◆ **WORK TO COMPLETE**:
Reply with each record repeated exactly.
************
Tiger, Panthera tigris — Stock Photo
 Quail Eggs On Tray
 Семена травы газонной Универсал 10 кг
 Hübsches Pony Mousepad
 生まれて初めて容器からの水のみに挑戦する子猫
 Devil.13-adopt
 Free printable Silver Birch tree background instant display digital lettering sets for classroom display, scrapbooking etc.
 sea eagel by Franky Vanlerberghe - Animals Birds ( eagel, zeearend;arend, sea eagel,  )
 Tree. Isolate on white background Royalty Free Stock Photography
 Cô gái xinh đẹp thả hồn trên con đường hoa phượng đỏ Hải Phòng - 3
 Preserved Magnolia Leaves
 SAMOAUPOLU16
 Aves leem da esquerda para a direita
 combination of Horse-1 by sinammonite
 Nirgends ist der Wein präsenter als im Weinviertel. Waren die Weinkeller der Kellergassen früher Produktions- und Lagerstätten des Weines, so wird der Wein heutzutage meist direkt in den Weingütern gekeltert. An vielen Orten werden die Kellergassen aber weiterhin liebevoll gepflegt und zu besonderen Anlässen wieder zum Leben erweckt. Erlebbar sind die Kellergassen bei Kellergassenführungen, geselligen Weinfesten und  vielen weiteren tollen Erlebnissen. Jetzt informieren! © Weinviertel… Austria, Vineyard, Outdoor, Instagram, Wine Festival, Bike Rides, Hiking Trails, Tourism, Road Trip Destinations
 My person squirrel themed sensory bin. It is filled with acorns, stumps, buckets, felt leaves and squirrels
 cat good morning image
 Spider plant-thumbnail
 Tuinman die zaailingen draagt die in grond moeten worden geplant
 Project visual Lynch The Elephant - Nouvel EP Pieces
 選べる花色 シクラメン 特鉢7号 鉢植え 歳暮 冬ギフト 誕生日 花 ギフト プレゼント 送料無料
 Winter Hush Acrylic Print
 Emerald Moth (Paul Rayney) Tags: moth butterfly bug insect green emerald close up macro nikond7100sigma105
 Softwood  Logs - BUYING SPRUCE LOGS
************
◆ **OUTPUT OF THE TASK**:
Tiger, Panthera tigris — Stock Photo
 Quail Eggs On Tray
 Семена травы газонной Универсал 10 кг
 Hübsches Pony Mousepad
 生まれて初めて容器からの水のみに挑戦する子猫
 Devil.13-adopt
 Free printable Silver Birch tree background instant display digital lettering sets for classroom display, scrapbooking etc.
 sea eagel by Franky Vanlerberghe - Animals Birds ( eagel, zeearend;arend, sea eagel,  )
 Tree. Isolate on white background Royalty Free Stock Photography
 Cô gái xinh đẹp thả hồn trên con đường hoa phượng đỏ Hải Phòng - 3
 Preserved Magnolia Leaves
 SAMOAUPOLU16
 Aves leem da esquerda para a direita
 combination of Horse-1 by sinammonite
 Nirgends ist der Wein präsenter als im Weinviertel. Waren die Weinkeller der Kellergassen früher Produktions- und Lagerstätten des Weines, so wird der Wein heutzutage meist direkt in den Weingütern gekeltert. An vielen Orten werden die Kellergassen aber weiterhin liebevoll gepflegt und zu besonderen Anlässen wieder zum Leben erweckt. Erlebbar sind die Kellergassen bei Kellergassenführungen, geselligen Weinfesten und  vielen weiteren tollen Erlebnissen. Jetzt informieren! © Weinviertel… Austria, Vineyard, Outdoor, Instagram, Wine Festival, Bike Rides, Hiking Trails, Tourism, Road Trip Destinations
 My person squirrel themed sensory bin. It is filled with acorns, stumps, buckets, felt leaves and squirrels
 cat good morning image
 Spider plant-thumbnail
 Tuinman die zaailingen draagt die in grond moeten worden geplant
 Project visual Lynch The Elephant - Nouvel EP Pieces
 選べる花色 シクラメン 特鉢7号 鉢植え 歳暮 冬ギフト 誕生日 花 ギフト プレゼント 送料無料
 Winter Hush Acrylic Print
 Emerald Moth (Paul Rayney) Tags: moth butterfly bug insect green emerald close up macro nikond7100sigma105
 Softwood  Logs - BUYING SPRUCE LOGS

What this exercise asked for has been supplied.